Author : O.A. Ladyzhenskaya
Publisher : Springer Science & Business Media
ISBN 13 : 1475743173
Total Pages : 350 pages
Book Rating : 4.4/5 (757 download)
Download or read book The Boundary Value Problems of Mathematical Physics written by O.A. Ladyzhenskaya and published by Springer Science & Business Media. This book was released on 2013-03-14 with total page 350 pages. Available in PDF, EPUB and Kindle. Book excerpt: In the present edition I have included "Supplements and Problems" located at the end of each chapter. This was done with the aim of illustrating the possibilities of the methods contained in the book, as well as with the desire to make good on what I have attempted to do over the course of many years for my students-to awaken their creativity, providing topics for independent work. The source of my own initial research was the famous two-volume book Methods of Mathematical Physics by D. Hilbert and R. Courant, and a series of original articles and surveys on partial differential equations and their applications to problems in theoretical mechanics and physics. The works of K. o. Friedrichs, which were in keeping with my own perception of the subject, had an especially strong influence on me. I was guided by the desire to prove, as simply as possible, that, like systems of n linear algebraic equations in n unknowns, the solvability of basic boundary value (and initial-boundary value) problems for partial differential equations is a consequence of the uniqueness theorems in a "sufficiently large" function space.

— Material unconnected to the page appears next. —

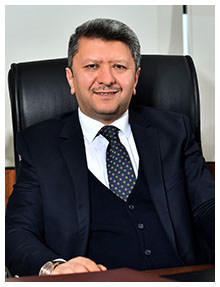 Mustafa TAHMAZ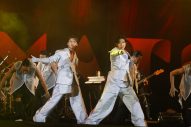 【ライブレポート】東方神起、浜崎あゆみら出演！4年ぶりの『a-nation』に5万人が熱狂 - 画像一覧（13/30）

This desire was successfully realized thanks to the introduction of various classes of general solutions and to an elaboration of the methods of proof for the corresponding uniqueness theorems. This was accomplished on the basis of comparatively simple integral inequalities for arbitrary functions and of a priori estimates of the solutions of the problems without enlisting any special representations of those solutions.